Darius was born about 550 b.c.e., son of Hystaspes, who was later the satrap of Parthia. Our first reference to Darius is as an officer in Cambyses II’s Egyptian army of occupation. On Cambyses’ death early in 522 b.c.e. Darius went straight to Media to press his claim to the throne through a common great-great-grandfather with Cambyses, Achaemenes. In the fall of 522 b.c.e. Darius, with six coconspirators, killed the usurper claimant Gaumata, and to consolidate his claim soon thereafter married two of Cyrus’s daughters, and one of his granddaughters, in addition to taking three other wives.
However, Darius’s claim was not easily accepted, and there was unrest throughout the empire. In the Behistun inscription Darius speaks of rebellions in more than half of the satrapies of the empire, including in the greatest city of the day—Babylon. Unlike Cyrus who was welcomed almost as the savior of Babylon, Darius was looked on differently and only subdued Babylon after a siege and punishment by execution of 3,000 of the surviving leading citizens. Even then a second rebellion took place in Babylon some years later. It took until December 521 b.c.e. for all of the rebellions in other parts of the empire to be stamped out, and another few years before the empire was totally at peace.
Although Darius was successful militarily, his greatest achievement was the creation of an effective administration for the empire. According to Herodotus, as soon as peace was established Darius set up 20 satrapies, or administrative districts. In each of the satrapies he established tax systems and recruitment requirements for his armies. He also built systems of royal roads and set up along them places where a change of horses, food, and lodging could be found for those moving about the empire. With such a far-flung empire the satraps in charge of each satrapy had to operate with a significant degree of independence from the central government. However, that independence had the potential to threaten the emperor’s control, and Darius set up a system of inspectors known as the “king’s eyes” whose job it was to check on the effectiveness and loyalty of the satraps. The improved road system and the construction of massive military granaries allowed for a large army and for the army to move about the empire with relative ease. In addition, Darius built a canal, completed in 498 b.c.e., connecting the Nile with the Red Sea, and thereby the Persian Gulf, which allowed trade by ship to go on across the width of the empire.
The building of roads also benefi ted trade and building projects in that materials could be more easily brought from distant parts of the empire to the place of construction.
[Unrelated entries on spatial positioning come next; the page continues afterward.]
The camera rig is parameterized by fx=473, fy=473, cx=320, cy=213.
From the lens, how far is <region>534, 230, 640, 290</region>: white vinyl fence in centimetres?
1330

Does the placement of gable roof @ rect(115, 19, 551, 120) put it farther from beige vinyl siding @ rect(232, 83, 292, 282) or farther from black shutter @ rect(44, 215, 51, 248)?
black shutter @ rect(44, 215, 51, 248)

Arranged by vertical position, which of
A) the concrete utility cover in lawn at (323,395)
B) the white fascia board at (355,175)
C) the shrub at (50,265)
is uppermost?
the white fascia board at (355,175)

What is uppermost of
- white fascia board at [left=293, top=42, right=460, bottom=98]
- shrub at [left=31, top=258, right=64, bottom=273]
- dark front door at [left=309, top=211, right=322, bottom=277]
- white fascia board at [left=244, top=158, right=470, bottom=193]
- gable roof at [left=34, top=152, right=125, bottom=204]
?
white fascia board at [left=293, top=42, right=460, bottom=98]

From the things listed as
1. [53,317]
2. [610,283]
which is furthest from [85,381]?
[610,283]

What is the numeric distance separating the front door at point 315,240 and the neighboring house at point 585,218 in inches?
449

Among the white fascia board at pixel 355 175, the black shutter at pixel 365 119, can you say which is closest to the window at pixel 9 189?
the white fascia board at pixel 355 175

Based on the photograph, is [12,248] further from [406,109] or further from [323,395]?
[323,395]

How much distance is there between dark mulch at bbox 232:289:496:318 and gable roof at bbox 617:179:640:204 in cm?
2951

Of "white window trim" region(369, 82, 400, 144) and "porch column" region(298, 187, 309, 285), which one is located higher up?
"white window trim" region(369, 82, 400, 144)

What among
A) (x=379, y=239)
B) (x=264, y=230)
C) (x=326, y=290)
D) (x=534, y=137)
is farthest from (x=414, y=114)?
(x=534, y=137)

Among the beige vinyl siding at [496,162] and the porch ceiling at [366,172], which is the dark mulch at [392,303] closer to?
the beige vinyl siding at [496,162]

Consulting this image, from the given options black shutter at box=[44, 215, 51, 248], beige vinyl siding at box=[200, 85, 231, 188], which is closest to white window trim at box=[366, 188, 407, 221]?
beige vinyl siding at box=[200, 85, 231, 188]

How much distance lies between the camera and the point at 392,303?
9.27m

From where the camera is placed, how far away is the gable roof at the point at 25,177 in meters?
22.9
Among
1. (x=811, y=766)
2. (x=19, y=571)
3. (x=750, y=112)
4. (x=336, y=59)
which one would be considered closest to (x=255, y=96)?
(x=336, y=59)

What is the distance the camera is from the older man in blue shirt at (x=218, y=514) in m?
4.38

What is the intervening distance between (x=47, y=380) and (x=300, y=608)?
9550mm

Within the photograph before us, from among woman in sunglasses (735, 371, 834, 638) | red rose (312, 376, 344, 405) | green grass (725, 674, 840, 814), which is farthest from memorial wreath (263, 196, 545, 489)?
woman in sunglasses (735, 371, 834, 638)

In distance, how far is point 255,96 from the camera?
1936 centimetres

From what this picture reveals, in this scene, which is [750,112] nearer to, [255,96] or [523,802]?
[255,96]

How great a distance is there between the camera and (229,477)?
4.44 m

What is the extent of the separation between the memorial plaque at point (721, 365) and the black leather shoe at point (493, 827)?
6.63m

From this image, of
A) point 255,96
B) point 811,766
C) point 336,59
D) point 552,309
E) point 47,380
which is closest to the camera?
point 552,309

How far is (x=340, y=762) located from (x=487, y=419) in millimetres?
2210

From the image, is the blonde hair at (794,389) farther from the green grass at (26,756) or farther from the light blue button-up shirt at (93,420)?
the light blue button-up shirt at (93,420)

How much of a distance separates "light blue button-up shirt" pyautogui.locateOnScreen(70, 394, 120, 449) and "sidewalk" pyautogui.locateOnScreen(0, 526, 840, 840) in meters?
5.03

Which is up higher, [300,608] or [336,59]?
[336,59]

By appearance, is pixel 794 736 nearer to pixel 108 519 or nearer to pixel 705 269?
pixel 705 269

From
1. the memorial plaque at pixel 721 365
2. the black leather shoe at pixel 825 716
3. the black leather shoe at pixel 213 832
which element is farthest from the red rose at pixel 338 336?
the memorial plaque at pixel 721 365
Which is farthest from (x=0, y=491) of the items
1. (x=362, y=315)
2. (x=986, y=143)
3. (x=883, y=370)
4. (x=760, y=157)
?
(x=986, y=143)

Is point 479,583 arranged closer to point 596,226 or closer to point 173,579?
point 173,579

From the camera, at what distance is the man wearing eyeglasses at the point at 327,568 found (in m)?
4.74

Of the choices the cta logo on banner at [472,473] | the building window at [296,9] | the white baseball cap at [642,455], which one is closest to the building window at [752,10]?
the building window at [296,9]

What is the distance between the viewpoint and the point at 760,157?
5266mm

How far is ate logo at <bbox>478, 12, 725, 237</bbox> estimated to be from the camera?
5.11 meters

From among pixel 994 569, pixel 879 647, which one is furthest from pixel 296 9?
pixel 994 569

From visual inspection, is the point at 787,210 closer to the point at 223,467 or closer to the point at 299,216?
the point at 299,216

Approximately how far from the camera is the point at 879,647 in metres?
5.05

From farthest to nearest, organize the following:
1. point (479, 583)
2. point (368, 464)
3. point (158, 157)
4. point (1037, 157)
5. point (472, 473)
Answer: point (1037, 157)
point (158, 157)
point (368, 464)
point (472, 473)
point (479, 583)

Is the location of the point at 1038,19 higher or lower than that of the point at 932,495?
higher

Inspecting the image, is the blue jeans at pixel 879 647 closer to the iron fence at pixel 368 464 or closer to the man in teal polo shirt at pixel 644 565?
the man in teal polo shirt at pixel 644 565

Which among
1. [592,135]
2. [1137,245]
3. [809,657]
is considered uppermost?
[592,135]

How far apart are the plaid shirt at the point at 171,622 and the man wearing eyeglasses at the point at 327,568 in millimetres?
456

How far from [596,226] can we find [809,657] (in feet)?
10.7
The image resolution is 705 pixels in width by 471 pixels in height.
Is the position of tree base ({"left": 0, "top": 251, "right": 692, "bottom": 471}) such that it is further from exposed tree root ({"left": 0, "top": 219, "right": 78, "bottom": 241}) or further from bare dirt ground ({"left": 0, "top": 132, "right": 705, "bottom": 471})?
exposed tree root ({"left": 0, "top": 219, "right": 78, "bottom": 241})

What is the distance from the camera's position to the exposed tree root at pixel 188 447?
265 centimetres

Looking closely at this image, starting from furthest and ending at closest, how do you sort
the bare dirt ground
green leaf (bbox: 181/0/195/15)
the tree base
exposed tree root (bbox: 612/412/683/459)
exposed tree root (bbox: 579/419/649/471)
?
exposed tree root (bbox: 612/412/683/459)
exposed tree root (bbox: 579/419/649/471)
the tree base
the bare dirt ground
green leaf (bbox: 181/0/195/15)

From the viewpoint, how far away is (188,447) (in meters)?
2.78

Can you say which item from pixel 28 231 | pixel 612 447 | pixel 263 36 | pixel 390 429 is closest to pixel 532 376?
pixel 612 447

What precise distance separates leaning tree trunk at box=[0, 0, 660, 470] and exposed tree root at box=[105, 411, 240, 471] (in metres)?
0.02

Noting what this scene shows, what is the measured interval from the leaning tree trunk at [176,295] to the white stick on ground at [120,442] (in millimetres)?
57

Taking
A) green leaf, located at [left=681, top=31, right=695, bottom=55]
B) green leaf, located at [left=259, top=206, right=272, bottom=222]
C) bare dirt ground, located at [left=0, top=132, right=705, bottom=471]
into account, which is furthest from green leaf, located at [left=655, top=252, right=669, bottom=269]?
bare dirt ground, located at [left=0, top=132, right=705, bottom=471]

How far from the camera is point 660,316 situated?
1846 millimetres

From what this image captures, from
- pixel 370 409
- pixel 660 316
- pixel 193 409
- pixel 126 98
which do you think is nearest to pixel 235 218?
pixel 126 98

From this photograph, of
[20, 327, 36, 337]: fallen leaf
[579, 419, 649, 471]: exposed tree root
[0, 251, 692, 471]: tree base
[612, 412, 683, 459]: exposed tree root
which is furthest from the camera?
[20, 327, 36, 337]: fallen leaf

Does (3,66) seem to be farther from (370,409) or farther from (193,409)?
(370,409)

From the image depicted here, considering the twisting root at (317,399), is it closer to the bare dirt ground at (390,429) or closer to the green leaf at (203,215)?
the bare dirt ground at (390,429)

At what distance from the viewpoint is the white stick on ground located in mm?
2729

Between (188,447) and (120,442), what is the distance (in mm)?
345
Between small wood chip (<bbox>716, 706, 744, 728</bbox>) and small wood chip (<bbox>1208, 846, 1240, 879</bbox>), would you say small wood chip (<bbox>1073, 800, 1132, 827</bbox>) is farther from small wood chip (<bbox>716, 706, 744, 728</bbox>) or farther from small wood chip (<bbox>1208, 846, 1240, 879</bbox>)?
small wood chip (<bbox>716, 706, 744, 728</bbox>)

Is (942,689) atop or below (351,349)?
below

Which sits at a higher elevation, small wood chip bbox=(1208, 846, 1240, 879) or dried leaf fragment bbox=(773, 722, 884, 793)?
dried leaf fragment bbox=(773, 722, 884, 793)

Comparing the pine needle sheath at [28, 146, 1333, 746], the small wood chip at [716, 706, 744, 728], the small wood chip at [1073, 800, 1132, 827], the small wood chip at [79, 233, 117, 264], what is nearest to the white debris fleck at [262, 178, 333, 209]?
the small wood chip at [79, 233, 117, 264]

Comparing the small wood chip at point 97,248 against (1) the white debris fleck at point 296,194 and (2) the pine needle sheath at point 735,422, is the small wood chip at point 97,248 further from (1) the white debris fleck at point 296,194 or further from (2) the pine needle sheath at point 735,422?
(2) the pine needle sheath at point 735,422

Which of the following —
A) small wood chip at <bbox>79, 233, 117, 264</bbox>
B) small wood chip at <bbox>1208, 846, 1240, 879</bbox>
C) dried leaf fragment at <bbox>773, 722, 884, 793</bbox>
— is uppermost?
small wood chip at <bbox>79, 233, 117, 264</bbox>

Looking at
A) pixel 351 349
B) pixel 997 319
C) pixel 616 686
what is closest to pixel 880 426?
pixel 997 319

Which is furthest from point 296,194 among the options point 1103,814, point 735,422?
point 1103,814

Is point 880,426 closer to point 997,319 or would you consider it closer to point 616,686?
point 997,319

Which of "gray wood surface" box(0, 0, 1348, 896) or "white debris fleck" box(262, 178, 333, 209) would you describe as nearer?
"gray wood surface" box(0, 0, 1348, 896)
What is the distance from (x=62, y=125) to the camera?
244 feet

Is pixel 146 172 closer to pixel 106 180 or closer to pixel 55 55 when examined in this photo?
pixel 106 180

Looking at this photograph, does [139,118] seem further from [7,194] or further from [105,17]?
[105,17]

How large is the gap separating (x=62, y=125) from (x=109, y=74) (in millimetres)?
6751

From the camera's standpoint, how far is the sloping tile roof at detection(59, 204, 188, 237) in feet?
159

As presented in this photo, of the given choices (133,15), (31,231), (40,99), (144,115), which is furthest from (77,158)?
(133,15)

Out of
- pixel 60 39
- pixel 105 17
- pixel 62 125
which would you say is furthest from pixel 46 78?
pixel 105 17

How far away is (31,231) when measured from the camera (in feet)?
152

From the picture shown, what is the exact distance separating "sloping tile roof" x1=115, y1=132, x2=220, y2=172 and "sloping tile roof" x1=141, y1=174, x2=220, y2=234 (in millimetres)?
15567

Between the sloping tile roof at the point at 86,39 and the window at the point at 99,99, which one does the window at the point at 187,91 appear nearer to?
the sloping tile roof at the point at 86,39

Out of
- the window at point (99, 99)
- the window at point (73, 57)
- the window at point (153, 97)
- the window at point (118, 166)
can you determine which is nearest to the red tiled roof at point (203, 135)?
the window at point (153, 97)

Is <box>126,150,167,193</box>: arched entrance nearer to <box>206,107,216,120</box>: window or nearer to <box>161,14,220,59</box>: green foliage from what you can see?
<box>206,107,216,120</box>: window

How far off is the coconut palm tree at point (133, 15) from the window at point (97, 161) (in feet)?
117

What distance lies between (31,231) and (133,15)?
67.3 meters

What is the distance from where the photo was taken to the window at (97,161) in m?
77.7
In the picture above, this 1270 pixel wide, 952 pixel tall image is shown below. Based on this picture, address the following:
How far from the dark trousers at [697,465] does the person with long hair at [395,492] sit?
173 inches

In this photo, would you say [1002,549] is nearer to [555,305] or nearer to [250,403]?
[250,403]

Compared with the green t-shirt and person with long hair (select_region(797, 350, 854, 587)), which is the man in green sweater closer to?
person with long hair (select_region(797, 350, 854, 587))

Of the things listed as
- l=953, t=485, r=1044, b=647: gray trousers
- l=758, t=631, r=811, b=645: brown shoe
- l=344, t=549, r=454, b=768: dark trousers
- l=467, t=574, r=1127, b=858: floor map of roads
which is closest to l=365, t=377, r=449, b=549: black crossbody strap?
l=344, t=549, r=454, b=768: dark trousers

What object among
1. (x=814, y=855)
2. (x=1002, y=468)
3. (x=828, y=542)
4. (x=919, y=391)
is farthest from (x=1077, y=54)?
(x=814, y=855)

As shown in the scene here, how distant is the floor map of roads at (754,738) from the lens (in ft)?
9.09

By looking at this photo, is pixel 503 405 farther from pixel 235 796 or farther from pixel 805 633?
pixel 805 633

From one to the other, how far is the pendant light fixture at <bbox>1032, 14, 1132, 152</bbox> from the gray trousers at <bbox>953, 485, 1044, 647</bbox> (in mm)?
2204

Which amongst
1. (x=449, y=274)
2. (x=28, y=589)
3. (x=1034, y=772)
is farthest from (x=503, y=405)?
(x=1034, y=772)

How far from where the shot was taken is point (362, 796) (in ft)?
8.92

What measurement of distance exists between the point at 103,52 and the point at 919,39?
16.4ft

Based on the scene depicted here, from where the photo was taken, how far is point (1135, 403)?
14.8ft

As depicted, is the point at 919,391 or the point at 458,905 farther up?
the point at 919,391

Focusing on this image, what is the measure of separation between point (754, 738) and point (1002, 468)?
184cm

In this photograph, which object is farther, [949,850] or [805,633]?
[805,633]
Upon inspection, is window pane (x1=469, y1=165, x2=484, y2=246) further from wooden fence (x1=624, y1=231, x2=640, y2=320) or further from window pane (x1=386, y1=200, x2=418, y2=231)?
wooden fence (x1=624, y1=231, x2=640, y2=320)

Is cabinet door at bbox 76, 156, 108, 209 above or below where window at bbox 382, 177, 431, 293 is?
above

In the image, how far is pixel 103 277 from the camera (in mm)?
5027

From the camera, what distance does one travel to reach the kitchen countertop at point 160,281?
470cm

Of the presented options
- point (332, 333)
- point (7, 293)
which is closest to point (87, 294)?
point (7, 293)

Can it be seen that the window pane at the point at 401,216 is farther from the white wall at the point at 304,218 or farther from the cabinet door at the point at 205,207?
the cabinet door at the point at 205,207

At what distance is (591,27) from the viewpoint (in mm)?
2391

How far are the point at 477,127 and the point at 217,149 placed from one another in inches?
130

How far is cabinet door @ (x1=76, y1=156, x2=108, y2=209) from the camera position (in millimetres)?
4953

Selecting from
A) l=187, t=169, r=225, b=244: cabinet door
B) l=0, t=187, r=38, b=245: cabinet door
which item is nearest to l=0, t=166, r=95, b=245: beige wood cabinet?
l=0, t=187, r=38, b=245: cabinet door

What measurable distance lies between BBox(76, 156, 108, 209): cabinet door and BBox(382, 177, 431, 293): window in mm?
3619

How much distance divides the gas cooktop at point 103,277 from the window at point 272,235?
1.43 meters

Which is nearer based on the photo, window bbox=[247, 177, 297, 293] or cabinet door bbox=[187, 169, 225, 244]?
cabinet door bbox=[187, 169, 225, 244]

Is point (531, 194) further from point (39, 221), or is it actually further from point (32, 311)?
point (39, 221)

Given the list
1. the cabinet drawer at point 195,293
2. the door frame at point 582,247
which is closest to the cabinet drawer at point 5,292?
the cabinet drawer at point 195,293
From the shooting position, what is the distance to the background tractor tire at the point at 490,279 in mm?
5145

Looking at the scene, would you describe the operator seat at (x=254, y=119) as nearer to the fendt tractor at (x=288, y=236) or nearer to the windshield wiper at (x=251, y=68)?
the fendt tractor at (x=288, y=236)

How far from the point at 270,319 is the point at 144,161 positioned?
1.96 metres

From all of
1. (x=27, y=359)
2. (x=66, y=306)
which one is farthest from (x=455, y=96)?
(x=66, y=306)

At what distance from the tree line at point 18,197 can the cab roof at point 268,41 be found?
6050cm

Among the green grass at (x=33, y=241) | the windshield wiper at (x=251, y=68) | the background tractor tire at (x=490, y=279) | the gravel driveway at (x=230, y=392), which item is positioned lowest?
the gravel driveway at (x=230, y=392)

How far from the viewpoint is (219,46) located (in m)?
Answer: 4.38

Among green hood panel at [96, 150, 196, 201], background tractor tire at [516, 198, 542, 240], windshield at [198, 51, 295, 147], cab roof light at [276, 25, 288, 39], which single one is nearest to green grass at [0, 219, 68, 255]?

Palace cities were built in Susa and at Persepolis, the new Persian capital, and the construction of both probably benefited from the increased access to materials from other parts of the empire. Even today the ruins of Persepolis suggest something of its former glory as the ceremonial capital of the empire. Each spring the most important of the rites, the New Year Ceremony, was enacted in Persepolis, and annual tribute was received from ambassadors representing every part of the empire.
Darius followed Cyrus’s example with a religious policy tolerant of a wide variety of gods. By way of example, in September 518 b.c.e. Darius visited Egypt, and Egyptian inscriptions record how he gave precious gifts to the key temples and paid homage to many of the most important gods. Similarly, we have evidence of his offering sacrifices to Babylonian and Elamite gods and to the Greek god Apollo, who, as a god of wisdom, was taken as the Greek counterpart of the Persian high god Ahuramazda. His religious policy is also illustrated by the case of the Jews who had been promised funds by Cyrus to rebuild the Temple in Jerusalem. Opposition by the Samaritans had prevented this, and the Bible records how the Jews petitioned Darius to look through the palace archives to find Cyrus’s original decree and thereby to prove the legitimacy of their project. Darius found the decree and gave his permission for the reconstruction of the Jerusalem temple, which began in 515 b.c.e.
In 499 b.c.e. the Greek cities in Asia Minor rebelled, and it took fi ve years for the Persians to regain control of the region. In 490 b.c.e. Darius sent out another expedition, this time against the European part of the Greek-speaking world. The Persians captured a number of Greek islands and then landed at Marathon, some miles from Athens. The famous Battle of Marathon, though paraded by the Greeks as their victory, was not a full one since from that time on the Persians controlled the Aegean Sea and set this as their westernmost boundary. In November 486 b.c.e. Darius died at the age of 64. Starting with a loose collection of provinces, he had created a strong and well-organized empire to hand on to his successor Xerxes, the eldest son of his first wife.